Fragmentation is Efficiently Learnable by Quantum Neural Networks
Mikhail Mints, Eric R. Anschuetz
TL;DR
The paper studies learning the Schur transform in Hilbert-space-fragmented quantum systems using quantum neural networks (QNNs). By restricting to a polynomially-sized Krylov subspace structure and leveraging a sectorized ETH framework, it shows gradient-based training can avoid barren plateaus and enter an overparameterized regime, enabling efficient learnability of the Schur transform from training Schur-basis states. It argues that no efficient classical dequantization is known for this task due to the unknown, potentially non-sparse algebraic structure, and supports these claims with a detailed formal proof and numerical demonstrations on Temperley-Lieb fragmentation. The work highlights a physically motivated quantum learning scenario with potential experimental relevance and invites further exploration of classical simulation limitations in symmetric quantum systems.
Abstract
Hilbert space fragmentation is a phenomenon in which the Hilbert space of a quantum system is dynamically decoupled into exponentially many Krylov subspaces. We can define the Schur transform as a unitary operation mapping some set of preferred bases of these Krylov subspaces to computational basis states labeling them.
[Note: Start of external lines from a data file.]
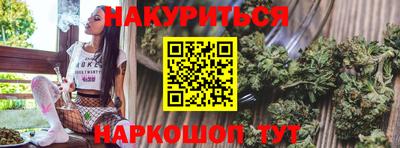 Альфа ПВП Кимры
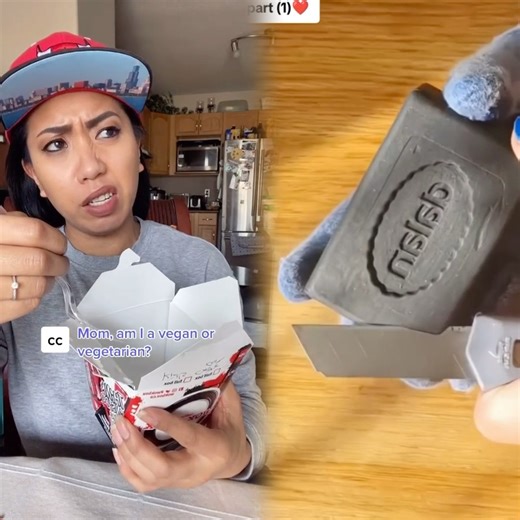 #brotherandsister #lifewithkids #kidsbelike #momlife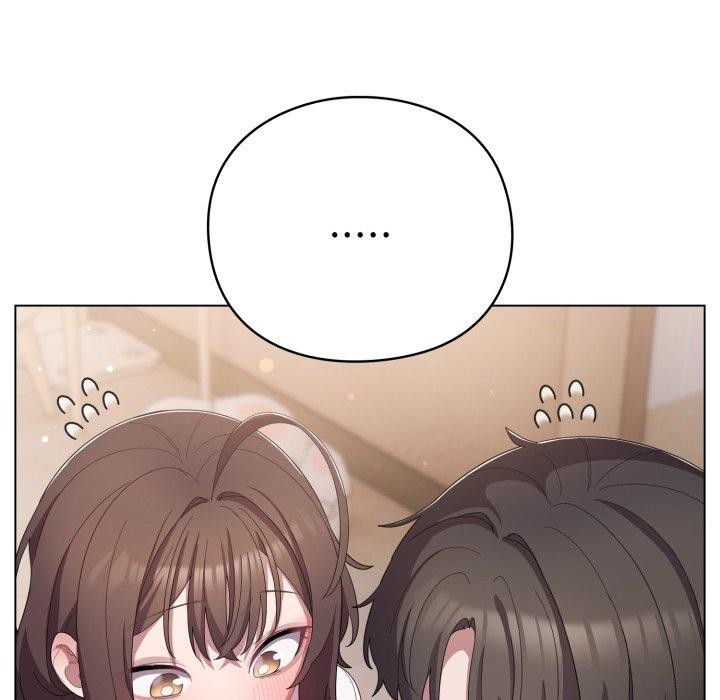 《喵來的戀愛》漫画 第18話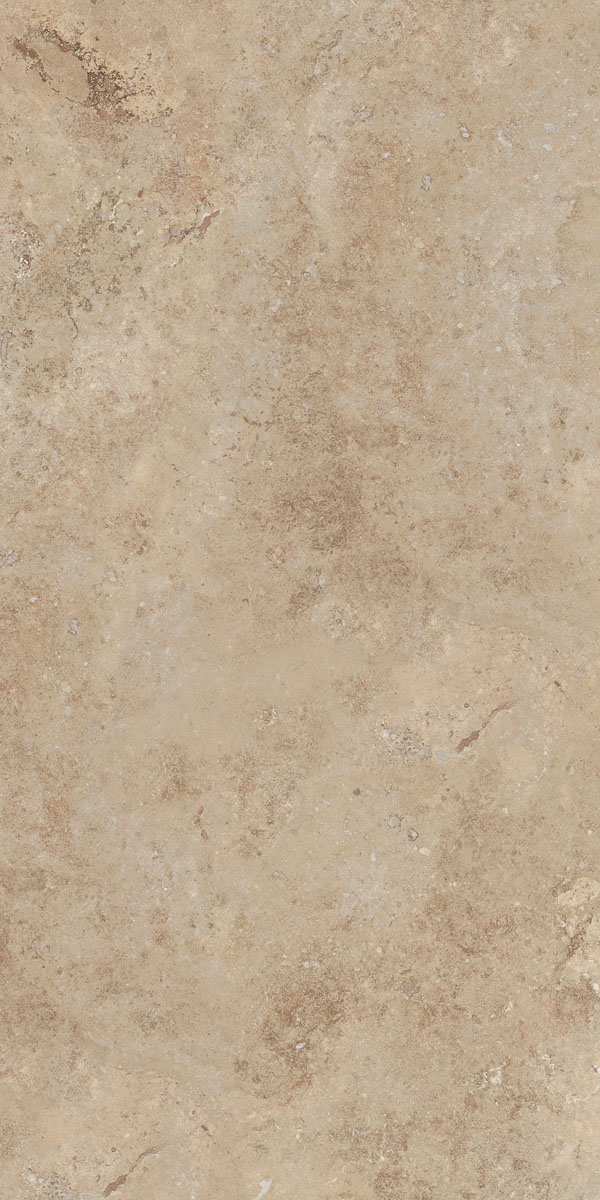 129200 На пол Contact Elegance Molata Ret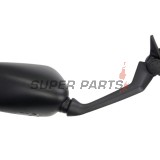 Καθρέφτης -VICMA- δεξί, Yamaha XP T-Max 530/530 ABS, 2012-2017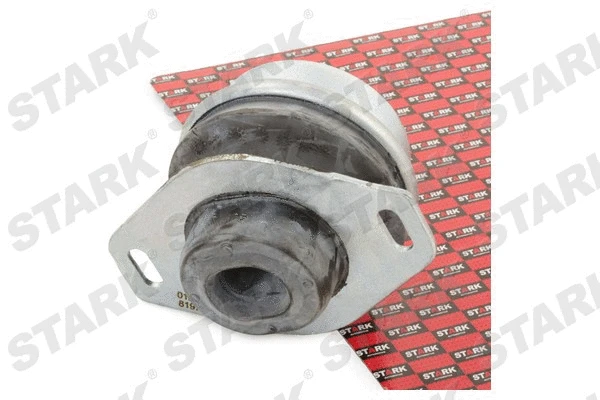 Mounting, engine (SKEM-0660156)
We prove that this transformation can be efficiently learned via gradient descent from a set of training data using quantum neural networks, provided that the fragmentation is sufficiently strong such that the summed dimension of the unique Krylov subspaces is polynomial in the system size. To demonstrate this, we analyze the loss landscapes of random quantum neural networks constructed out of Hilbert space fragmented systems. We prove that in this setting, it is possible to eliminate barren plateaus and poor local minima, suggesting efficient trainability when using gradient descent. Furthermore, as the algebra defining the fragmentation is not known a priori and not guaranteed to have sparse algebra elements, to the best of our knowledge there are no existing efficient classical algorithms generally capable of simulating expectation values in these networks. Our setting thus provides a rare example of a physically motivated quantum learning task with no known dequantization.